新釈『はだかのおうさま("The Emperor's New Clothes")』
~「価値」についてのメルヘン的考察~

仕立て屋を名乗る詐欺師が織る布は、大臣にも役人にも王様にも見えない。だがみんな、自分が愚か者だと思われないように、見えるふりをする、大人の見栄を揶揄したアンデルセン童話である(原型はスペイン民話)。
仕立て屋と王さまを「詐欺師と被害者」という関係で読むと、
いつもいたたまれない気持ちになる。

権力構造のなかで、保身のために、NoをYesと言わざるをえない人間の葛藤と選択が、現代の自分の身に降りかかる可能性を考えると、震撼するからだ。

オレオレ詐欺、架空請求詐欺、還付金詐欺、、、
現代の世の中には様々な手口の詐欺が横行している。


以前私は携帯に届く迷惑メールをコレクションしていた。
いつか作品にしてやろうと思って。

→ **指示**:
1 – 次の(a)〜(c)の記述が抜粋の内容と一致するかどうかを判断してください。それぞれ「はい」か「いいえ」で答え、根拠となる抜粋の語句をそのまま引用してください。
(a) 詐欺師が織る布は、大臣には見えないが王様には見える。
(b) この童話の原型はスペイン民話である。
(c) 筆者は以前、携帯に届く迷惑メールを集めていた。
2 – 抜粋の中で名前が挙げられている詐欺の手口をすべて書き出してください。
この資料は抜粋の内容とは関係がありません。

空間関係の資料:
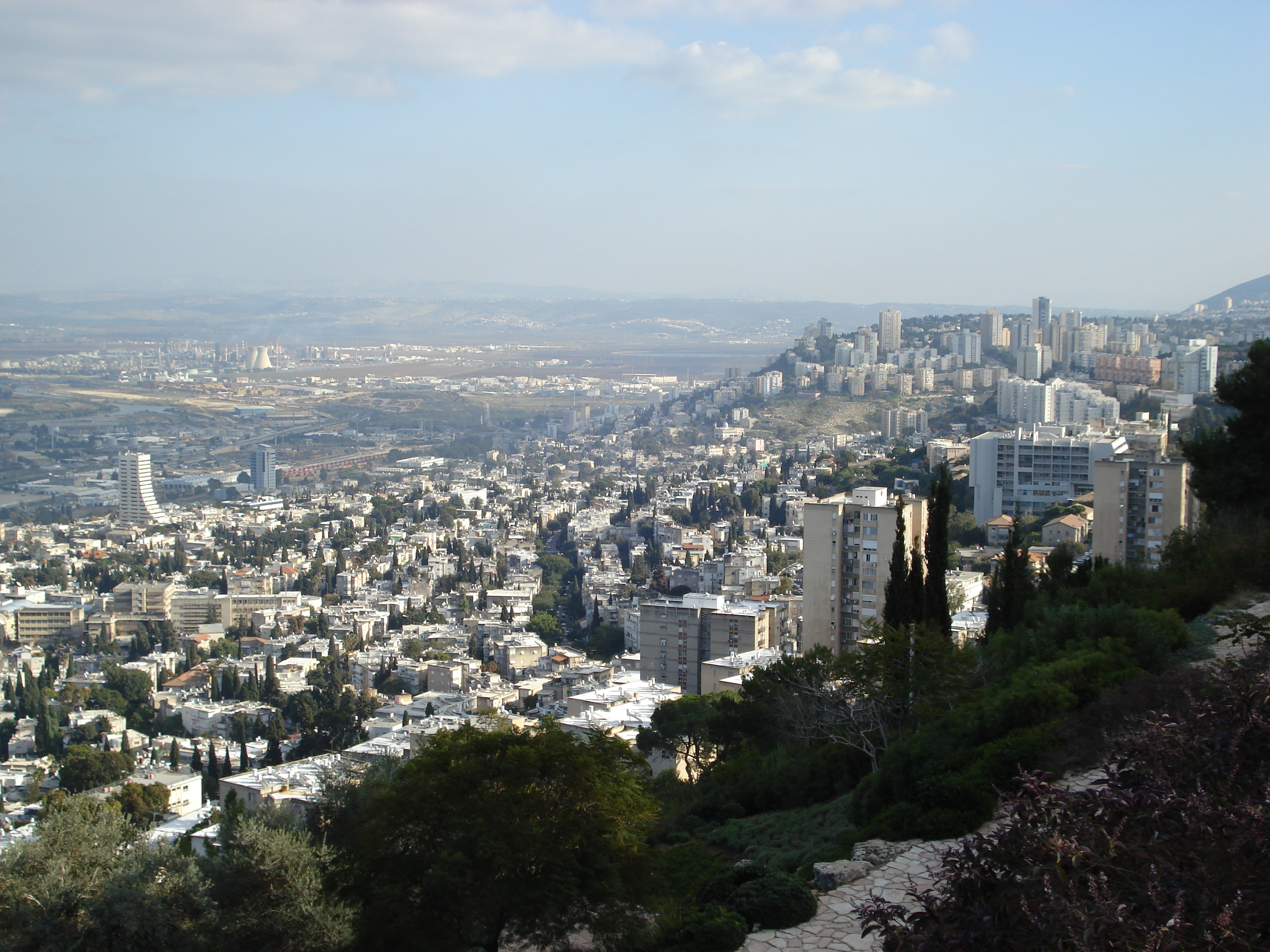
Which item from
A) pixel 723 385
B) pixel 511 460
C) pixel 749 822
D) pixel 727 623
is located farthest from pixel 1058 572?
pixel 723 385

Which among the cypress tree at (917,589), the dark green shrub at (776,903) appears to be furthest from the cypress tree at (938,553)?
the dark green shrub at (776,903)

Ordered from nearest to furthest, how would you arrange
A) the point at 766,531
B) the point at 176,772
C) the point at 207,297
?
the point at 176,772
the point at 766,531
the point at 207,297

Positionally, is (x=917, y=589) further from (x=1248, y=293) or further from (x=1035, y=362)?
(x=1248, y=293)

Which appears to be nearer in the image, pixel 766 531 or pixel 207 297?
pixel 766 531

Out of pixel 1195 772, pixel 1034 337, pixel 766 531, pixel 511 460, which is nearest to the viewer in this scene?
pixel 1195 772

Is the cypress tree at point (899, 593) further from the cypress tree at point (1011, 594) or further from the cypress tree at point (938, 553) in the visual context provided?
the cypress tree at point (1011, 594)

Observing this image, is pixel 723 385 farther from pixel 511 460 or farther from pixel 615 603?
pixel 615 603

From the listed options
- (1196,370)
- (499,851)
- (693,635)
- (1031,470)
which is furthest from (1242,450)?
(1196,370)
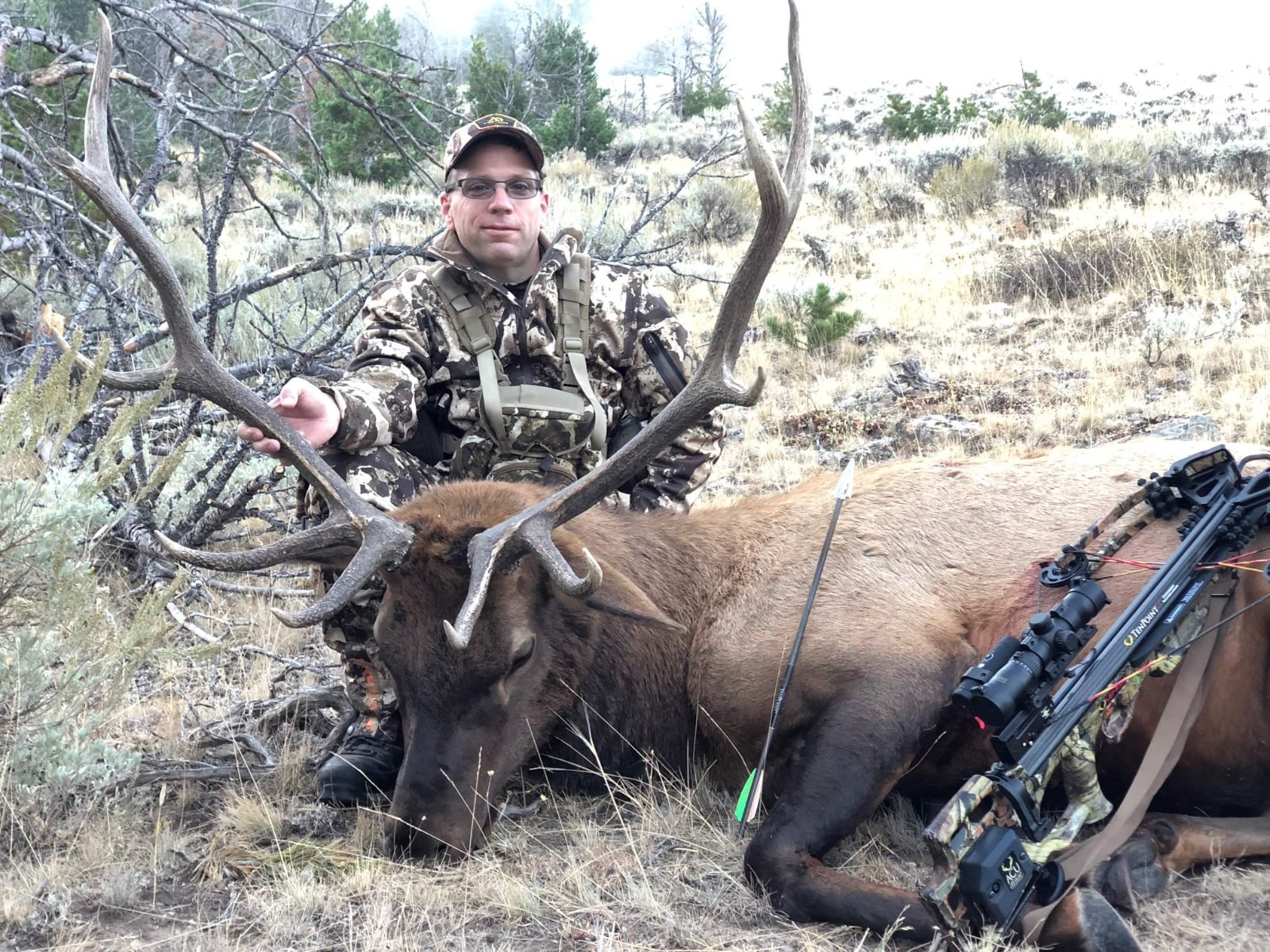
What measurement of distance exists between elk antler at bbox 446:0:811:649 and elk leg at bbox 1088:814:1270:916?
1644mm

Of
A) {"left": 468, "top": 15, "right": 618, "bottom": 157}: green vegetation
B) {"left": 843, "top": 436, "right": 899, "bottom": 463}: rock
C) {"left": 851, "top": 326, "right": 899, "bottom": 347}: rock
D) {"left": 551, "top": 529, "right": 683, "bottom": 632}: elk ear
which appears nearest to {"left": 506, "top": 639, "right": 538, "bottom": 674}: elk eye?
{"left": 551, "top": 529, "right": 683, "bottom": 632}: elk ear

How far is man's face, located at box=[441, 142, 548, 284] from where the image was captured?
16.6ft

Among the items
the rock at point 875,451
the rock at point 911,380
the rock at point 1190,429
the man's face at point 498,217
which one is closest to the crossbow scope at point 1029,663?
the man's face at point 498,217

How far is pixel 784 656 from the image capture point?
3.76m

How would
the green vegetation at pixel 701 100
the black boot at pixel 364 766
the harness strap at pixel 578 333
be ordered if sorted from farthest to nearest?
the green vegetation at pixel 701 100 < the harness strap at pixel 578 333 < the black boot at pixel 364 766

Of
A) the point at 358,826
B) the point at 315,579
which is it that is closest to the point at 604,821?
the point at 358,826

→ **問題の解答**:
1 –
(a) いいえ。「大臣にも役人にも王様にも見えない」
(b) はい。「原型はスペイン民話」
(c) はい。「以前私は携帯に届く迷惑メールをコレクションしていた。」

2 – オレオレ詐欺、架空請求詐欺、還付金詐欺